I’m working as a sysadmin/devops engineer for enterprise client and I’m looking to an alternative to our Nagios monitoring.
We implemented Nagios as a monitoring tool, since it was default choice, and our engineers already know how to implement and configure it.
But as we went along, its painfully obvious that it’s dated, and lacking in integration department.
After many weeks of research, I’ve found that Sensu (Go) connected to InfluxDB would be most suitable and futureproof solution moving forward.
But to pitch migration to team and business, I first must make sure that all our current use cases will be carried over to new monitoring application.

I was kind of hoping that you veterans can give me some pointers on how to do that : )

Anyhow our use cases:

  1. Nagios checks using community plugins (in pull model using CHECK_NRPE and NSClient++).
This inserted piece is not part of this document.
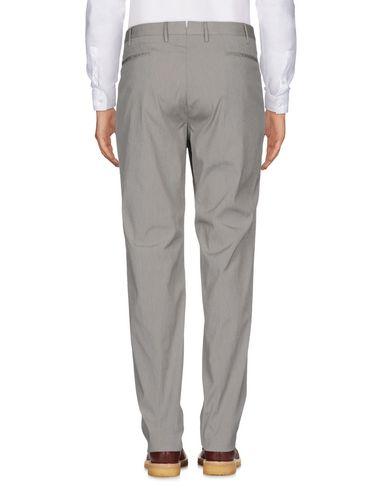 Pantalons Incotex à prix réduit hAIkhbSh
Some checks are written by team members to address more complex issues (in both pull and push model, depending on scenario)
  2. We use PNP4Nagios to graph our metrics (which I found awful and time consuming to dig in)
  3. We use Nagstamon to route events/alerts to engineers since I’m allergic to automatic incident creation in ITSM tools (years working with SCOM will do that to you). Main purpose is the sound notifications, that are very hard to ignore. Internally we are using Microsoft Teams, but our client forbids us to send events there (due to security compliance requirements). Same story with Slack.
  4. We use Nagios out-of-the-box history for check, to review how long things like backups or updates took or correlate if they could affect other processes (so basically trend and patterns analysis).

And here’s my ideas and struggles on how to migrate/address them with Sensu GO / InfluxDB / Grafana:

  1. As I dig in to Sensu GO, I’ve found that fist two requirements can be easily replicated by standard agents for the pull scenarios. Push scenarios can be done either by taking advantage of backend REST API (which is brilliant!) or pushing result to StatsD component of agent. So far so good.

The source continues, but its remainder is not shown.